Love the Way You Kiss Me (Love The Way Duet 1)
Page 14
The mention of Cade and the fact they were talking about me last night makes my throat go dry.
Nodding, I answer, “Kam says it’s good for my image and I love it, so …” With a familiar hollow sensation filling my chest, I take the bowl to the sink and pretend I’m all right. It’s back to real life and no longer getting lost in the handsome stranger seated so close I can inhale his masculine scent. It’s something woodsy yet fresh. Like a forest that rises above the coldest depths of the ocean.
The thoughts leave me without conscious consent as I say, “It’s incredible the things people do. All they ask for is a platform, a chance. I’m grateful I can give them that.”
“So you do charity? That’s your … thing?” I don’t miss how his gaze sweeps over the expansive kitchen and past that to the sitting room.
“I don’t make money from it, if that’s what you’re thinking.” My brow knits and I question, “You haven’t read the file.”
“You know what’s in there?”
I answer without hesitation, “Of course I do. Kam makes sure I approve it all.”
Shock lights his hazel eyes, brightening them but he doesn’t say a word.
Curiosity eats away at me until I ask him, “What do you know about me?” The suspense heats every inch of my body as I wait for an answer.
“Only what I’ve seen in the courtroom and at the briefing yesterday,” he admits.
“And what Cade told you last night,” I point out. I don’t know why I feel so at ease knowing he doesn’t know. I shouldn’t feel relief, but I do.
“Yes, and that.”
Something compels me to tease him as I make my way to the hot water spout, in desperate need of morning tea. “So you don’t read the file and instead flirt with me in my kitchen in the early hours before anyone else is awake … None of this sounds like conflict of interest at all to me.”
The very moment I begin to second-guess myself, I feel his dominating presence behind me and when I turn to face him, I’m disappointed he wasn’t there caging me in. Instead he stands two feet too far from me, tossing away his trash. A sharp tension snaps between us as the implications of what I’ve said hit me. The front door creaks open, alerting us to someone else’s presence and Zander ends the conversation succinctly by saying, “So many interests. So many conflicts.”
Zander
Twenty-four-hour care is the standard for each client contracted with The Firm. A partner will be on the premises at all times, with additional detail on standby within a thirty-minute radius of the property. If at any time more security is required, it will be addressed immediately and without hesitation.
The door of the rented room sticks on my way in. Its resistance in the new autumn sunlight, slanting down the motel wall, echoes what I felt leaving Ella’s house twenty minutes ago. There’s a magnetic pull to her I can’t fathom. She’s a beautiful distraction who’s mesmerized me. I could’ve listened to her talk all day, or even longer, about virtually nothing. It was as if a door had cracked open, letting in a little light. Her eyes hadn’t seemed so haunted. Guarded, yes. Cautious—especially when Cade was mentioned.
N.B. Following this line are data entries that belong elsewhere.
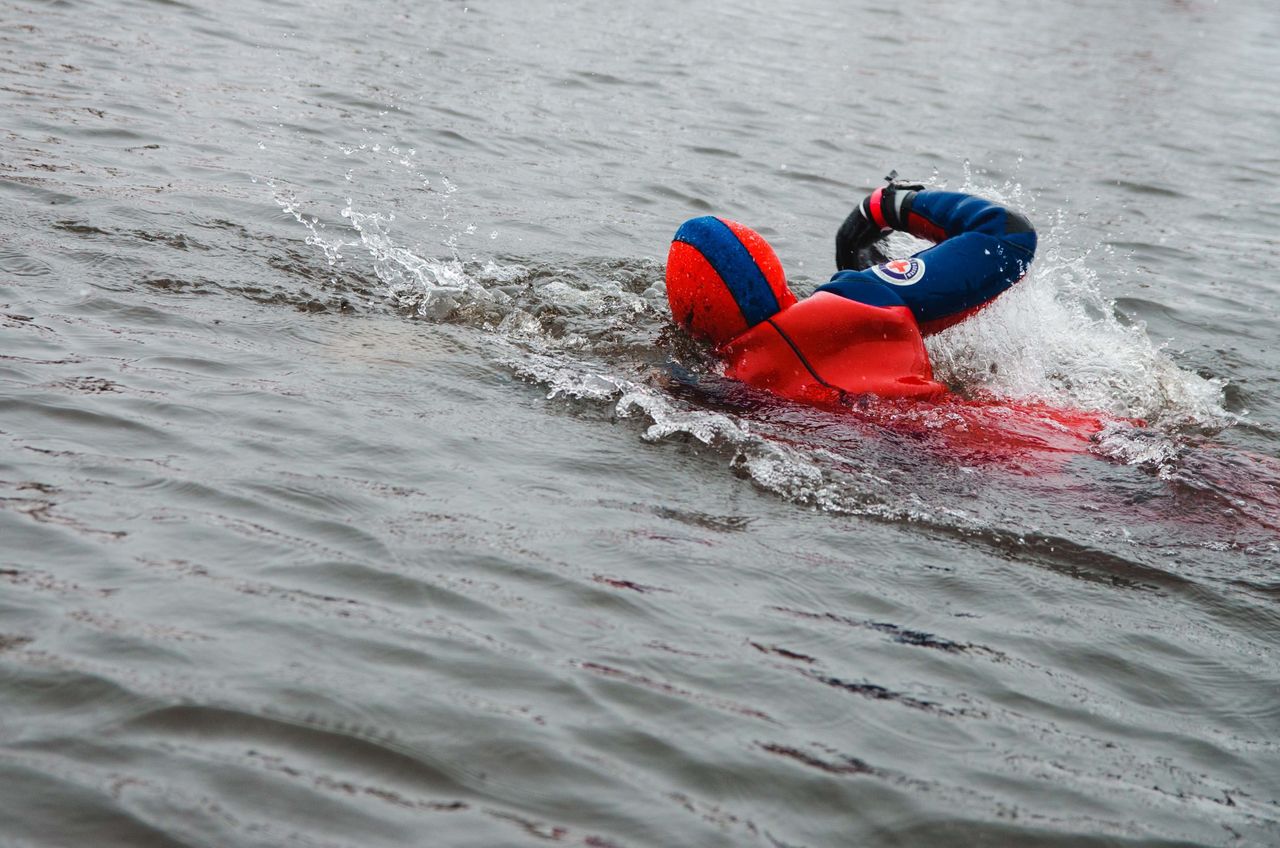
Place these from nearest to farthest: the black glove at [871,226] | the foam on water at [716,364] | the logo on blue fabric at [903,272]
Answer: the foam on water at [716,364]
the logo on blue fabric at [903,272]
the black glove at [871,226]

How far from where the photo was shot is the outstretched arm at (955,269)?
5035mm

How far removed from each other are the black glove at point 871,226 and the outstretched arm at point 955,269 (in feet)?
0.40

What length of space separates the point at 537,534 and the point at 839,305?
1696 millimetres

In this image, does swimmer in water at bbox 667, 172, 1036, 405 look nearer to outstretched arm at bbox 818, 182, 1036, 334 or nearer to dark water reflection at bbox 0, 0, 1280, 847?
outstretched arm at bbox 818, 182, 1036, 334

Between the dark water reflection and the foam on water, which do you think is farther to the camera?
the foam on water

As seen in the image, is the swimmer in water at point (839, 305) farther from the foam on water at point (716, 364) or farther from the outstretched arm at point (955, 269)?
the foam on water at point (716, 364)

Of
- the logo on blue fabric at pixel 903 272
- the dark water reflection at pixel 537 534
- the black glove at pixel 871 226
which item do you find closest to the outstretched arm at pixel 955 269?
the logo on blue fabric at pixel 903 272

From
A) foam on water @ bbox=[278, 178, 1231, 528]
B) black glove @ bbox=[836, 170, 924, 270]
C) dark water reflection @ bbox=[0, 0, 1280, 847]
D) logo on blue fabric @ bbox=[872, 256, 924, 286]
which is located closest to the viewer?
dark water reflection @ bbox=[0, 0, 1280, 847]

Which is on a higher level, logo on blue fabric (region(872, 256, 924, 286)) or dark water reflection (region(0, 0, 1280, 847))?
logo on blue fabric (region(872, 256, 924, 286))

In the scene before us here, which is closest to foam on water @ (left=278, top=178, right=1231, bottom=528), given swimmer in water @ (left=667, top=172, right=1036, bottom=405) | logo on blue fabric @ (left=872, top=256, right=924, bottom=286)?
swimmer in water @ (left=667, top=172, right=1036, bottom=405)

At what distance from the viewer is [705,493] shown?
430cm

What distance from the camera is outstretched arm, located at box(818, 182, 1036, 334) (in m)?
5.04

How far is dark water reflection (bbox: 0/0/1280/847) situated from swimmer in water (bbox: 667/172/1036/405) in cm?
18

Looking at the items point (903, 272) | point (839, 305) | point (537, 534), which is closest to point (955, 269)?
point (903, 272)
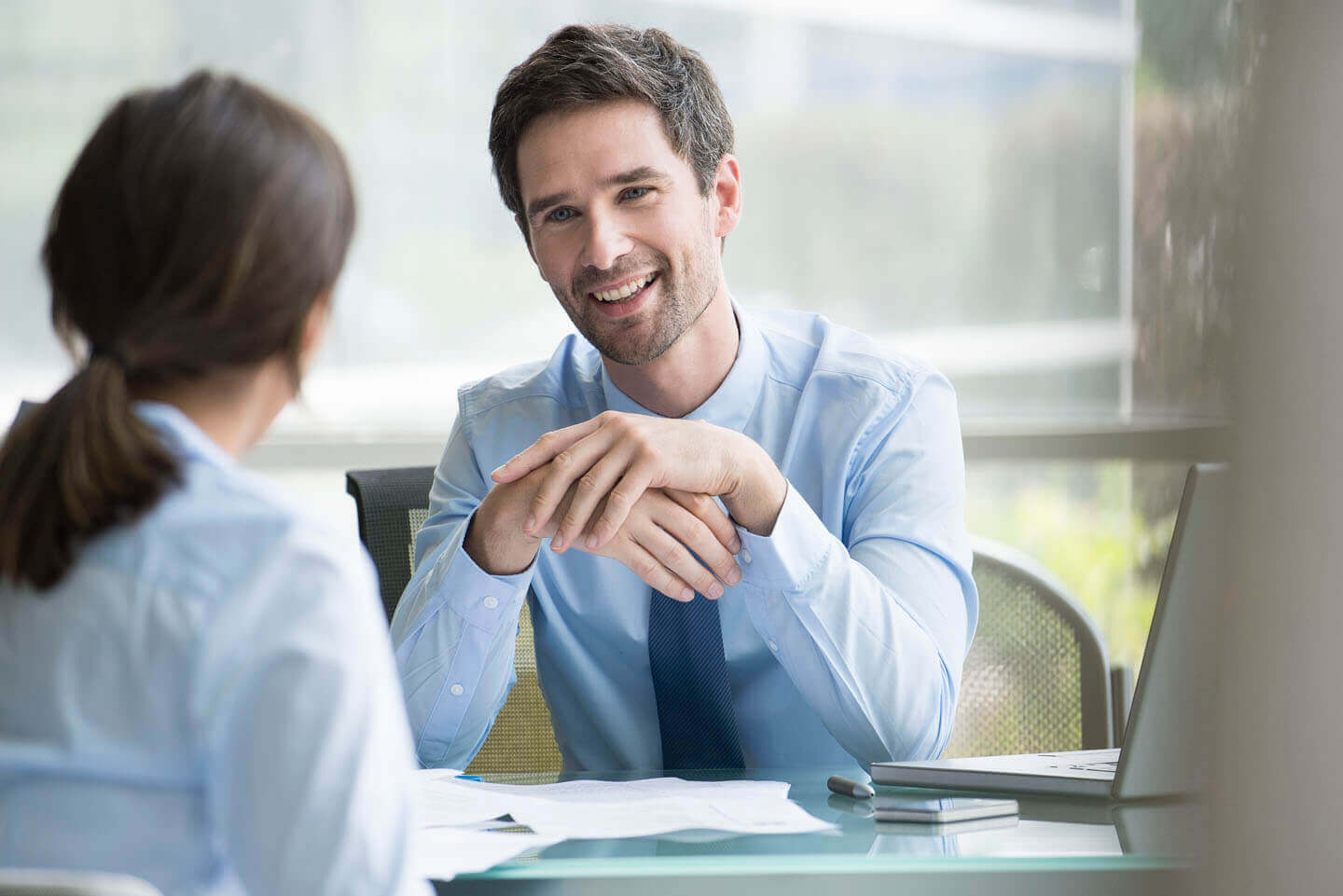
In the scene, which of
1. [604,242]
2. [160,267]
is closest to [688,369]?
[604,242]

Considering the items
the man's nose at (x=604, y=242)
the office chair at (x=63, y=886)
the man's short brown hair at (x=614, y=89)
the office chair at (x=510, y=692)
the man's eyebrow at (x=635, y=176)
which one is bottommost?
the office chair at (x=510, y=692)

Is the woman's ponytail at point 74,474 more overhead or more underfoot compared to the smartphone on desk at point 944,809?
more overhead

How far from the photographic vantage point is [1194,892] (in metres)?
0.28

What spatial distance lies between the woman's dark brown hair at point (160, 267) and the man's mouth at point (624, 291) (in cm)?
82

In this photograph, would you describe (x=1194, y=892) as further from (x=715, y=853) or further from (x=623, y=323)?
(x=623, y=323)

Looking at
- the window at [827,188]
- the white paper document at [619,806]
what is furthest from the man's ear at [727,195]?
the window at [827,188]

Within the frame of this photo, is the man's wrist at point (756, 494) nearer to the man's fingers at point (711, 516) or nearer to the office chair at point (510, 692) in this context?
the man's fingers at point (711, 516)

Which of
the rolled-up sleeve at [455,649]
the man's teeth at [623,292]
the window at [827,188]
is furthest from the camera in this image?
the window at [827,188]

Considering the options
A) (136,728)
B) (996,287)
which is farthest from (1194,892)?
(996,287)

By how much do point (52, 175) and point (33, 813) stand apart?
2.97 metres

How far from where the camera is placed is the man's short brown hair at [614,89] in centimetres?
160

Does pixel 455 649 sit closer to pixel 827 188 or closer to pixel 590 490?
pixel 590 490

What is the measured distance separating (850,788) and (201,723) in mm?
614

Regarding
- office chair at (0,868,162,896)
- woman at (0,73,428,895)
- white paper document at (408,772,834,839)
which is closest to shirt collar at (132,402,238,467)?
woman at (0,73,428,895)
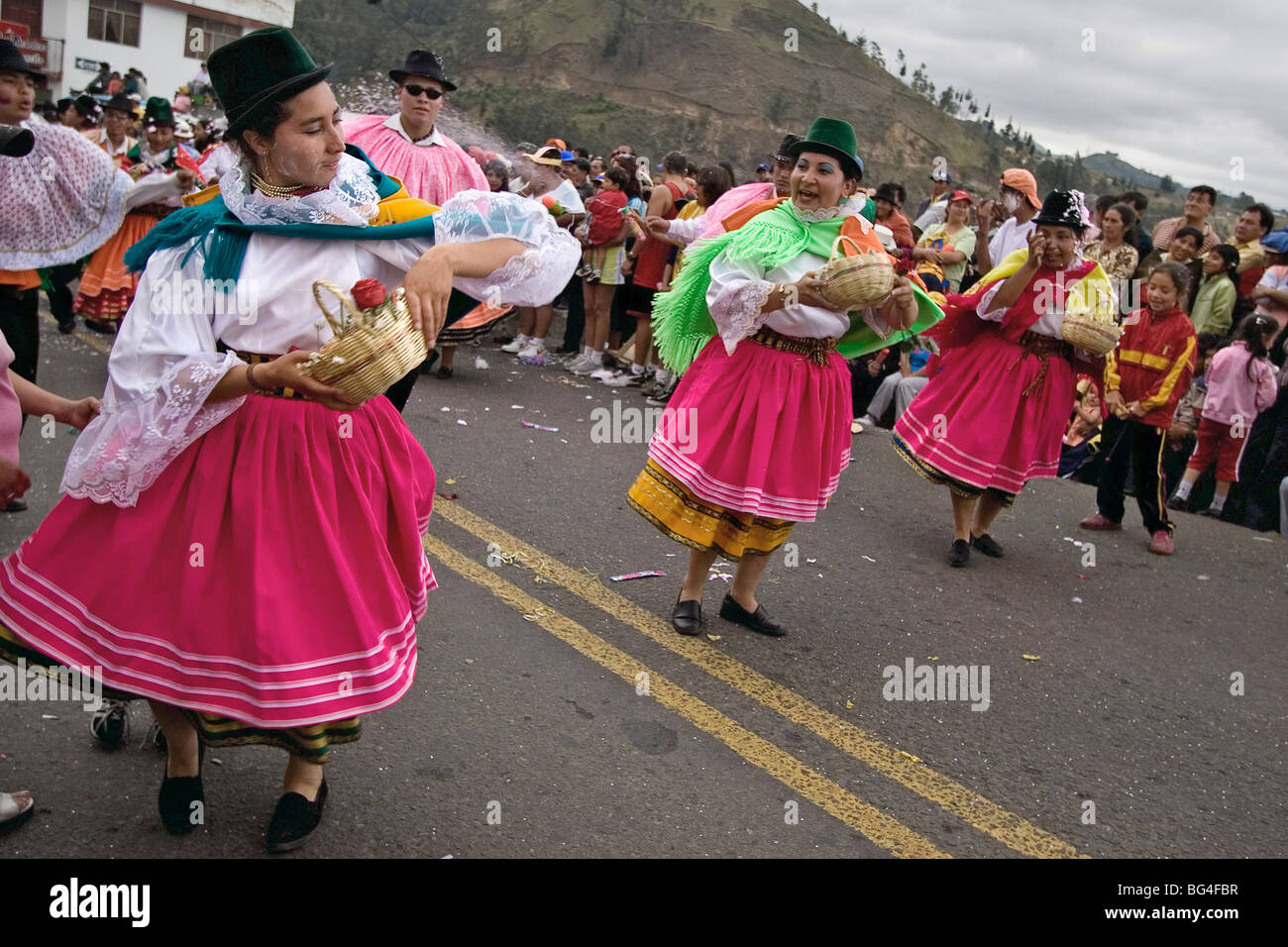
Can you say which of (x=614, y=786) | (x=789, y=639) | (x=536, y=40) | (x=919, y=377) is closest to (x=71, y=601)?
(x=614, y=786)

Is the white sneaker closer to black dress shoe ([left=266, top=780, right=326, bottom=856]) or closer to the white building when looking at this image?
black dress shoe ([left=266, top=780, right=326, bottom=856])

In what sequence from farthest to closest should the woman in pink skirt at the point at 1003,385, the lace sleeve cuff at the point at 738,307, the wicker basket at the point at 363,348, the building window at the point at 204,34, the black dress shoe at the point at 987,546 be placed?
the building window at the point at 204,34 < the black dress shoe at the point at 987,546 < the woman in pink skirt at the point at 1003,385 < the lace sleeve cuff at the point at 738,307 < the wicker basket at the point at 363,348

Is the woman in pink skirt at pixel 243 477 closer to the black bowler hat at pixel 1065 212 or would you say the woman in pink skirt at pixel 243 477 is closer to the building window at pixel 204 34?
the black bowler hat at pixel 1065 212

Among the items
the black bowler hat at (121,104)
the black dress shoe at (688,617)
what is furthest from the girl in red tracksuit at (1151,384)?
the black bowler hat at (121,104)

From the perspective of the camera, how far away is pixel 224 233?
284 centimetres

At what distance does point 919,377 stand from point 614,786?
7.33m

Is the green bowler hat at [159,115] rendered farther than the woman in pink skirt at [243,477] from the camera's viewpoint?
Yes

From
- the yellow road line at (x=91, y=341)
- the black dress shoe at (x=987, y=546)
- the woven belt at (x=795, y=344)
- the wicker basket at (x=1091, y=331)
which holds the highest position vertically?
the wicker basket at (x=1091, y=331)

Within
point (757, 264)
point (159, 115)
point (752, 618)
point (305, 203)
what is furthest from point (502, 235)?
point (159, 115)

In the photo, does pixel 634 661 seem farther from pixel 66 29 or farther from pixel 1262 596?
pixel 66 29

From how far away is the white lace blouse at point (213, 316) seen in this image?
8.84ft

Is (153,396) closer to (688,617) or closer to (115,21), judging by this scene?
(688,617)

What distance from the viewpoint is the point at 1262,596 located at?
7094 mm

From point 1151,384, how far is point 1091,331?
156cm
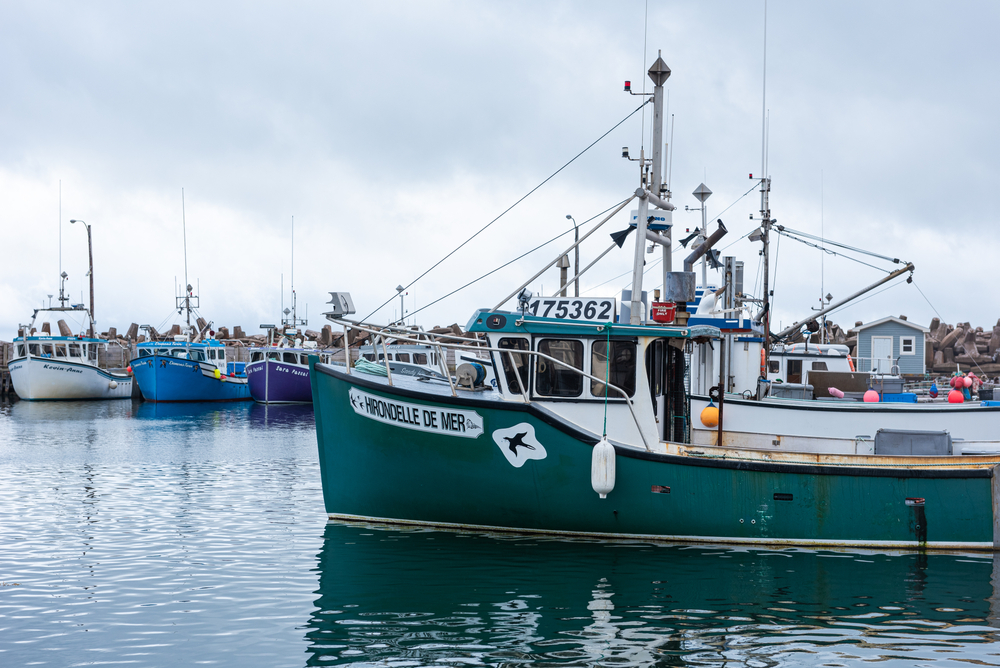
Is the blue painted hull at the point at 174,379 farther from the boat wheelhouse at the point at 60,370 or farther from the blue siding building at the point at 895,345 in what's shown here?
the blue siding building at the point at 895,345

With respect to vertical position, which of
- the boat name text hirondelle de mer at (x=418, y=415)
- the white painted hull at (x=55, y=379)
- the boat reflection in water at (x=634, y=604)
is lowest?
the boat reflection in water at (x=634, y=604)

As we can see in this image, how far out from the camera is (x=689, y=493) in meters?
12.3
This may be a different kind of case, but her reaction isn’t unlike other clients. My reaction, though … is certainly unusual. It’s typical for our clients to react that way—relaxing a bit, once the initial awkwardness dissipates. Although I hardly interact with the clients. That’s Cade’s job. It’s rare that I’m required to be social, and more than likely for the best. I’m a bodyguard, plain and simple. What makes our company, and our talents above the competition, is the attention to detail. The monitoring, the research. Knowing who the threat is and more importantly why. What motivated the need to call us. Emotions don’t factor into it nearly as much as simply knowing people.
When it comes to Ella, though … The first day has certainly been different from all the others.
My gaze drops as I toss the keys down on the barren dresser that doubles as a TV stand. It must’ve been a bit of a relief, sleeping in her own house with us to watch out for her.
I wouldn’t know much about that. I’ve been alone for a long time now.
Inside the room, I close the door and lock the dead bolt. Cade secured a row of rooms in a mom-and-pop motel on the edge of the city. It’s cheap but homey. Well cared for. You can tell the owners take pride in the place. My room has a queen-size bed with stark white, fresh bedding. A table and two chairs sit by the front window, the table decorated with a few stems of some pink flower in a vase. Fresh flowers, not fake. It’s a nice touch, but the feminine flair is lost on me. They’ve repainted recently, because the new paint smell still lingers. I fall into one of those chairs and kick my shoes off, one at a time.